Last week’s US Court of Appeals decision throwing out the Guantanamo conviction of Osama bin Laden’s publicist for creating videos that “glorified attacks on the United States” has created a huge precedent, and a major headache for prosecutors in other tribunals.
The ruling was based on the fact that the charge of “conspiracy” as a war crime related to material support for terrorism was not passed by Congress until 2006, whereas the detainee was captured in 2002, and the crimes committed well before that. The ruling, in essence, was an affirmation of the Constitutional ban on ex post facto laws, that Congress cannot simply make things a crime after the fact then charge someone for breaking the law before it was made.

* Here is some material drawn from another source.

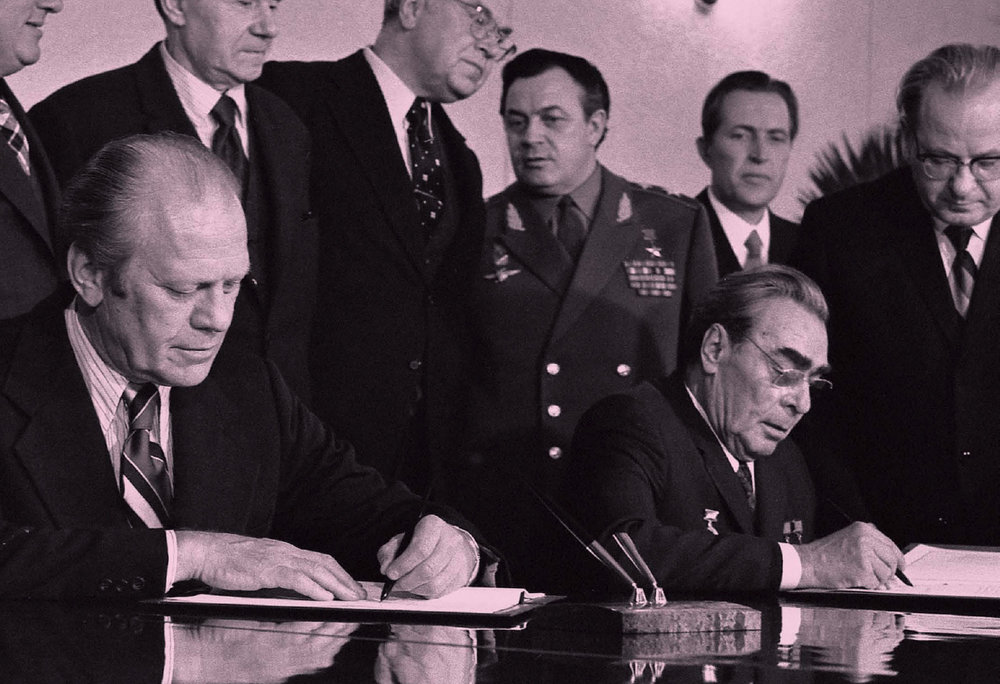 Following their bilateral talks, President Ford and Soviet General Secretary Leonid I. Brezhnev sign a joint communiqué on the limitation of strategic offensive arms in Vladivostok, USSR.  November 24, 1974.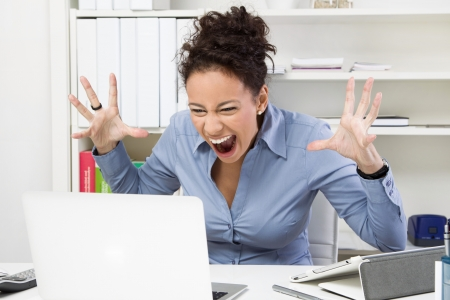 disgruntled: Outburst in the office. Angry business woman at workplace Stock Photo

Prosecutors had sought to downplay this, saying they could easily throw out the “conspiracy” charges related to Khalid Sheikh Mohammed and other 9/11 detainees and still have plenty of things to convict them for, more than enough to execute them. Except now the Pentagon won’t let them.
Pentagon officials are preventing the prosecution from dropping the charge, even though they insist it is not “legally viable” and will add huge uncertainty to the trials, arguing that it is conceivable that the US Supreme Court might overturn the Appeals Court ruling and insist that Congress can make ex post facto laws just this once. The Pentagon officials blocking the move reportedly fear that if they cede the issue it will make it even harder to prosecutor some other detainees for whom they have little or no evidence of any wrongdoing.